Hi, i’m developing a kernel that calculates the state of a layer of neurons in a neural network. I want to keep the network as flexible as possible so a layer can take its inputs from different layers. Here’s the struct i use:
typedef enum {LINEAR, ANOTHER_FUNCTION} FunctionType;
typedef struct {
int numberInputs;
int* inputSize;
int totalInputSize;
float** inputNeurons;
int outputSize;
float* outputNeurons;
float* weighs;
FunctionType functionType
} Layer;
It supports different activation functions but i don’t want to focus on that by now.
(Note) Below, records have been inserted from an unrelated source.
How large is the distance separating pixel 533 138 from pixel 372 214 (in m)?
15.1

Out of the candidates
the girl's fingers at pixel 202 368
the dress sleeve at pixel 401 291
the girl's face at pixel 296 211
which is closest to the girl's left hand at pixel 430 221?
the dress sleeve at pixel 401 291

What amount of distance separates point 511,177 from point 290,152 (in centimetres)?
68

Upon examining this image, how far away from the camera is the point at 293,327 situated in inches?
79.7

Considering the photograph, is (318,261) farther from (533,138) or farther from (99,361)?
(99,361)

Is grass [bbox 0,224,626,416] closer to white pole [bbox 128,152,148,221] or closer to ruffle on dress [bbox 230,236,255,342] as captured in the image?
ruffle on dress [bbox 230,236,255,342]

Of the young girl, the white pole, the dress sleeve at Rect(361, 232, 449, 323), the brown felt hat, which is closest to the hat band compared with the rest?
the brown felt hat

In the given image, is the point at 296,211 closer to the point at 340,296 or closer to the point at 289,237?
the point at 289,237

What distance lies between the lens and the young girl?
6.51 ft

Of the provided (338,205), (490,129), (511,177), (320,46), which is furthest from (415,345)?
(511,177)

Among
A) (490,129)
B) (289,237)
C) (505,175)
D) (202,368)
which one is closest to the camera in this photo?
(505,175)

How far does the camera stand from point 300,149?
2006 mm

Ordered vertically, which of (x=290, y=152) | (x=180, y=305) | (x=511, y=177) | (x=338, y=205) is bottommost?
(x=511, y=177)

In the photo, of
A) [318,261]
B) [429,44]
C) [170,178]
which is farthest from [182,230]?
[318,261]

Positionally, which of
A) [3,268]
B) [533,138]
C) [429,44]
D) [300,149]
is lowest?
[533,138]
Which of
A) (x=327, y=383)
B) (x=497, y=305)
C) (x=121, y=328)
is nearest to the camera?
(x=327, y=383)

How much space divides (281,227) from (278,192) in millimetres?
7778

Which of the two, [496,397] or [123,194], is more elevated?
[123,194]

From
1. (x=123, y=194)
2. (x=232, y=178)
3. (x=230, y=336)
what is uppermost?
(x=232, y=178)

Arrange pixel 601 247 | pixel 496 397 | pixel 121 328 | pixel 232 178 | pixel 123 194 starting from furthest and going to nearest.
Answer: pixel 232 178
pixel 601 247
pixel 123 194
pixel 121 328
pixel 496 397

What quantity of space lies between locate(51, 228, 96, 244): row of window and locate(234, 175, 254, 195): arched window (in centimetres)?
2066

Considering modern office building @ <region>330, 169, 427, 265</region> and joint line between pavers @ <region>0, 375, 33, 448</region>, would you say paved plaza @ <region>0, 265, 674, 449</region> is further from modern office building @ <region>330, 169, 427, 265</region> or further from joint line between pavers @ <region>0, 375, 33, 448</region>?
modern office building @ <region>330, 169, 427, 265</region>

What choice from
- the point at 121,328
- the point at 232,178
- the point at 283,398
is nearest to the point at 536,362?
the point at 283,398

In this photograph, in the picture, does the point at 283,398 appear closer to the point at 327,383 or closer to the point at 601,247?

I’m getting started, but i have already writen this kernel:
__device__ float func(float number, FunctionType functionType) {
switch (functionType) {
//TODO add different functions
//break;
//case ANOTHER_FUNCTION:
// return anotherFunction(number);
break;
case LINEAR:
default:
return number;
}
}
__global__ void LayerCalcKernel(Layer layer)
{
float result = 0;
int alreadyReaded = 0;
for (int i=0; i < layer.numberInputs; ++i){
for (int j=0; j < layer.inputSize[i]; ++j){
result += layer.inputNeurons[i][j] //i didn't compile it yet, so i don't know if this is allowed
* weighs[threadIdx.x*layer.totalInputSize + alreadyReaded + j];
}
alreadyReaded += layer.inputSize[i];
}
layer.outputNeurons[threadIdx.x] = func(result);
}
In this kernel i don’t control the blocks. I was trying to imagine a way to use shared memory, but i need all the inputs to compute an output neuron.
Then i saw a .pdf explaining how to optimize reduction functions and i thought it could be just what i needed.
It can be found here.
After reading it, i found that i could write another kernel with a thread for each inputNeuron instead of one thread for every outputNeuron as i did before.
If i do that i must call the kernel for each outputNeuron in each layer.
I’m thinking how to mix both approaches, but i don’t really know how to do it.
Any suggestion will be great.
I got another question.
I want to write another version of the kernel for binary neurons (they can take the values 0 or 1). In this case i would like to use single bits instead of floats for the input and output neurons. I have used XMM assembly instructions and masks and it was fine, but the weighs were bytes insted of floats.
Is there a way to optimize the access to single bits?
In the previous code i could change this:
result += layer.inputNeurons[i][j] * weighs[threadIdx.x*totalInputSize + alreadyReaded + j];
for this:
if (layer.inputNeurons[i].getBit (j) ) {
result += weighs[threadIdx.x*totalInputSize + alreadyReaded + j];
}
getbit (j) would be a method of a class and C++ is not allowed here, but i just try to clarify the algorithm.
It would be also needed:
if (binaryFunc(result))
layer.outputNeurons[threadIdx.x].setBit();
else
layer.outputNeurons[threadIdx.x].resetBit();
instead of:
layer.outputNeurons[threadIdx.x] = func(result);
Any ideas?
I hope i’ve explain it well enough. I’m spanish so i’m sorry if my english isn’t correct.
Thanks in advantage.